Samsung has explained how its camera works for pictures of the Moon, and it is what you would probably expect: the camera software has been trained to identify the Moon and, because it is such a predictable object, it can reliably infer details which are not actually present. Whether these images and others like them are enhanced or generated seems increasingly like a distinction without a difference in a world where the most popular cameras rely heavily on computational power to make images better than what the optics are capable of.

Update (2023-03-16): Samsung (via Hacker News):

As part of this, Samsung developed the Scene Optimizer feature, a camera functionality which uses advanced AI to recognize objects and thus deliver the best results to users. Since the introduction of the Galaxy S21 series, Scene Optimizer has been able to recognize the moon as a specific object during the photo-taking process, and applies the feature’s detail enhancement engine to the shot.

When you’re taking a photo of the moon, your Galaxy device’s camera system will harness this deep learning-based AI technology, as well as multi-frame processing in order to further enhance details.

Update (2023-03-21): John Gruber:

There’ve been a couple of follow-ups on this since I wrote about it a few weeks ago.

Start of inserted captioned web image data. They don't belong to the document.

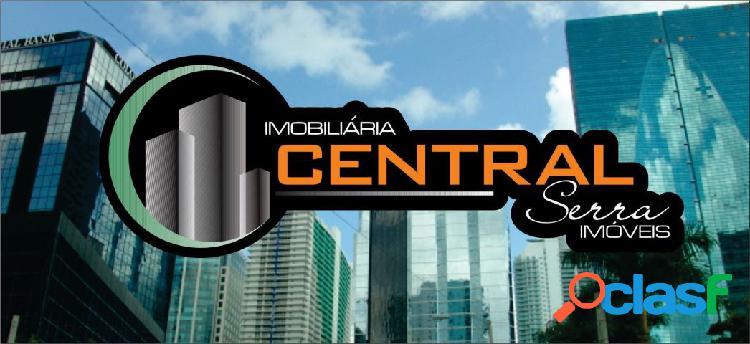 Terreno - venda - farroupilha - rs - centro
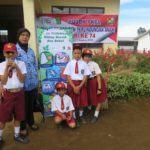 Rayakan HUT RI ke-74, PKPA Lakukan Kegiatan ZERO WASTE EVENT di Kecamatan Barusjahe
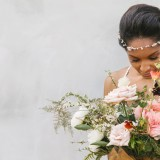 A Styled Shoot at The Barn at Willerby (c) Jemma King Photography (32)
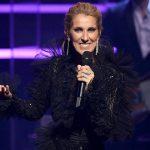 La concertul Celine Dion, cel mai scump bilet costă 3.075 de lei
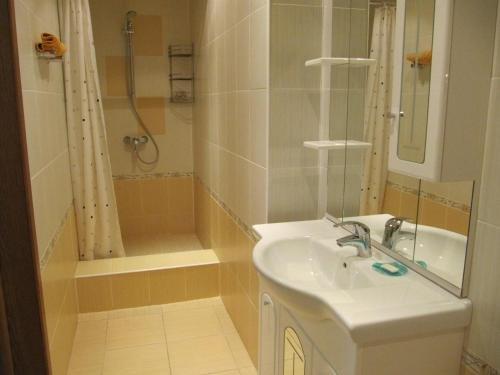 Hotel Complex Na Linevo - фото 7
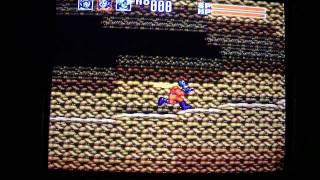 Cyborg 009: Super Famicom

Marques Brownlee posted a short video, leaning into the existential question of the computation photography era: “What is a photo?” Input’s Ray Wong took umbrage at my having said he’d been “taken” by Samsung’s moon photography hype in this Twitter thread.

Samsung’s phones are rendering the moon as it was, at some point in the past when this ML model was trained.

And that’s where Samsung steps over the line into fraud. Samsung, in its advertisements, is clearly billing these moon shots as an amazing feature enabled by its 10× optical / 100× digital zoom telephoto camera lens. They literally present it as optically superior to a telescope. That’s bullshit. A telescope shows you the moon as it is. Samsung’s cameras do not.